Restituisci come lista JSON di stringhe, una per riga ed escluse le righe vuote, i record che vanno dalla riga contenente "How far from each" fino alla fine dei record, estremi inclusi.

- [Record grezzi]
╔══

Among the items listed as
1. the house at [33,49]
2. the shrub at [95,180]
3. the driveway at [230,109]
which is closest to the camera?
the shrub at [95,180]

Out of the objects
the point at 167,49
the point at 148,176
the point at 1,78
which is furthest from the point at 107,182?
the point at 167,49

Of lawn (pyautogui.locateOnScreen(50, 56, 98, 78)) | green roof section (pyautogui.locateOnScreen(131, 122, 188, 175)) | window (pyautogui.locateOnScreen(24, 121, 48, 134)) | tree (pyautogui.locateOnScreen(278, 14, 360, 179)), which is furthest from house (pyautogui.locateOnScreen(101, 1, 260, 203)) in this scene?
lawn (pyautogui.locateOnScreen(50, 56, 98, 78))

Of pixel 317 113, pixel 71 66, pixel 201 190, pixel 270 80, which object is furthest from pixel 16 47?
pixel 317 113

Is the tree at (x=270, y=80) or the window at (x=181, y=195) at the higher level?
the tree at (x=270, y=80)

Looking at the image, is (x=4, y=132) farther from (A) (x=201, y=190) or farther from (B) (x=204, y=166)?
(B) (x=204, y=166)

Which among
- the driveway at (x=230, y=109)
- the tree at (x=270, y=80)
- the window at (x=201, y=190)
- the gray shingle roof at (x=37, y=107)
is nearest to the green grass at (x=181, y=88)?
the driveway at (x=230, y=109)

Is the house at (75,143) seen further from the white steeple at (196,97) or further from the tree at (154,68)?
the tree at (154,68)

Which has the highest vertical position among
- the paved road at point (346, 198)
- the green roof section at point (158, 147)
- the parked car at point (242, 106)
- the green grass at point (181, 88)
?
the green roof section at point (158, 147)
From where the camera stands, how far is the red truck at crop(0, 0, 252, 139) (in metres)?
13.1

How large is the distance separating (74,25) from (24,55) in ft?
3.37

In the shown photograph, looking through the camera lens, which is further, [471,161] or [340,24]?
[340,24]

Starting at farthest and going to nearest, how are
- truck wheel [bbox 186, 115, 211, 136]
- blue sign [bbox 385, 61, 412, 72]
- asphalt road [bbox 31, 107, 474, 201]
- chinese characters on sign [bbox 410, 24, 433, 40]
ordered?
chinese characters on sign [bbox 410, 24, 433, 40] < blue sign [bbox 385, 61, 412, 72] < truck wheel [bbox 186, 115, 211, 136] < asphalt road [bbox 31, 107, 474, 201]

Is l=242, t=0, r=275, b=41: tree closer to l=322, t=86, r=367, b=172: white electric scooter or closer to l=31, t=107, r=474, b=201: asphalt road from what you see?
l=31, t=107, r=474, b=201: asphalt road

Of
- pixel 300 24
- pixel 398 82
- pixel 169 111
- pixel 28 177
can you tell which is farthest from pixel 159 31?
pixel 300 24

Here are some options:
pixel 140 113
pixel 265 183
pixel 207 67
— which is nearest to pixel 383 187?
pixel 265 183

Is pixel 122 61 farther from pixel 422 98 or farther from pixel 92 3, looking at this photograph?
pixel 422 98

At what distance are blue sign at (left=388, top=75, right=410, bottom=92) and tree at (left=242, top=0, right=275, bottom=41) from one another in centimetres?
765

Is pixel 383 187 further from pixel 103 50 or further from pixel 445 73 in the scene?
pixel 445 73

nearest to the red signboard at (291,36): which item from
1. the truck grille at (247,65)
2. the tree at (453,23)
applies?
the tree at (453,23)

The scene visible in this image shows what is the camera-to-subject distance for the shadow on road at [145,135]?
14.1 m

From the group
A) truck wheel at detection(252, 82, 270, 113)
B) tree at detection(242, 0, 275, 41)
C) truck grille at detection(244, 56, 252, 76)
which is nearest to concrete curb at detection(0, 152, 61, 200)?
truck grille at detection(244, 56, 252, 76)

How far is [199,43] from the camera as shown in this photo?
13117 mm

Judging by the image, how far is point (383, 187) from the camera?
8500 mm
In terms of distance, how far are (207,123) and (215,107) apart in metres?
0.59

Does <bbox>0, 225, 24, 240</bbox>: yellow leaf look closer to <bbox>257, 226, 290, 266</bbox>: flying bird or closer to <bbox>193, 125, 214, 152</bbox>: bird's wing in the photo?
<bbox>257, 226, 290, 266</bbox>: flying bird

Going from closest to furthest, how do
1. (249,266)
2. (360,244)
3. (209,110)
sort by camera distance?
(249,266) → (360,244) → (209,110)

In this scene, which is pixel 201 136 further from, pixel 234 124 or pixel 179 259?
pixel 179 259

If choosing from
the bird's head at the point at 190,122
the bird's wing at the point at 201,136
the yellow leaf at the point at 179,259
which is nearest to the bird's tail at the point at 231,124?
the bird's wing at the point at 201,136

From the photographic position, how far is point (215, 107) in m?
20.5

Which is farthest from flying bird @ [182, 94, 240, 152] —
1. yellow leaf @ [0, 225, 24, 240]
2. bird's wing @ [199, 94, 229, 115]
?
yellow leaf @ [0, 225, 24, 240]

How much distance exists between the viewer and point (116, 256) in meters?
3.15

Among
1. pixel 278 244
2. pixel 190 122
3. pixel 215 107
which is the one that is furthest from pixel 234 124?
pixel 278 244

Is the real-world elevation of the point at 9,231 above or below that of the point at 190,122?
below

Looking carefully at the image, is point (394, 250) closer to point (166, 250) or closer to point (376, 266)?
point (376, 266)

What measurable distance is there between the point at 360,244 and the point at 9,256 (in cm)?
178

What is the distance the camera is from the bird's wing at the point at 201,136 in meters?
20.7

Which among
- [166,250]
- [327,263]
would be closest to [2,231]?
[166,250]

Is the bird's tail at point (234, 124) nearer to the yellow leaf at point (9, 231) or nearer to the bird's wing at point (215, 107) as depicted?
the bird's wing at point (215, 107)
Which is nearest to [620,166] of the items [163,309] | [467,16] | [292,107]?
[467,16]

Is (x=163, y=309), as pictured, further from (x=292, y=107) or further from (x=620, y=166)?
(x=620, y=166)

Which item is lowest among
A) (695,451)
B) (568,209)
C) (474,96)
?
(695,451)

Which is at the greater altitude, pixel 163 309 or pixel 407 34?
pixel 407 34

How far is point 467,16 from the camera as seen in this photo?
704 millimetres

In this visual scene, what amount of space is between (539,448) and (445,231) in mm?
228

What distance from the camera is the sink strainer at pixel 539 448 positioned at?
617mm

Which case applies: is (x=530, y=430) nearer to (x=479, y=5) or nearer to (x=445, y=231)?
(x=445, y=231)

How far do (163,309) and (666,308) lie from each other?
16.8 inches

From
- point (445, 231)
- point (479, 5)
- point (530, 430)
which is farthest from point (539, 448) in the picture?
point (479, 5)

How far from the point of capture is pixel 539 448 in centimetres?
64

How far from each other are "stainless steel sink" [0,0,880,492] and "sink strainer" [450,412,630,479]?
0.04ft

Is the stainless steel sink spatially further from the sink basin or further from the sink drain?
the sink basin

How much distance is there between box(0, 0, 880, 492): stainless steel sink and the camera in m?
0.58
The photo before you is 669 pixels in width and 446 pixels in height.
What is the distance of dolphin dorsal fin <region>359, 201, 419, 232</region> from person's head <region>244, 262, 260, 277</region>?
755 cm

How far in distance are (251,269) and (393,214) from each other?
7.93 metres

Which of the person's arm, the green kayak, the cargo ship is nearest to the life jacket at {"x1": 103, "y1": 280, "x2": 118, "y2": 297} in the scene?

╚══

- [Soluzione dell'esercizio]
[
  "How far from each other are \"stainless steel sink\" [0,0,880,492] and \"sink strainer\" [450,412,630,479]?",
  "0.04ft",
  "Is the stainless steel sink spatially further from the sink basin or further from the sink drain?",
  "the sink basin",
  "How much distance is there between box(0, 0, 880, 492): stainless steel sink and the camera in m?",
  "0.58",
  "The photo before you is 669 pixels in width and 446 pixels in height.",
  "What is the distance of dolphin dorsal fin <region>359, 201, 419, 232</region> from person's head <region>244, 262, 260, 277</region>?",
  "755 cm",
  "How far in distance are (251,269) and (393,214) from each other?",
  "7.93 metres",
  "Which of the person's arm, the green kayak, the cargo ship is nearest to the life jacket at {\"x1\": 103, \"y1\": 280, \"x2\": 118, \"y2\": 297} in the scene?"
]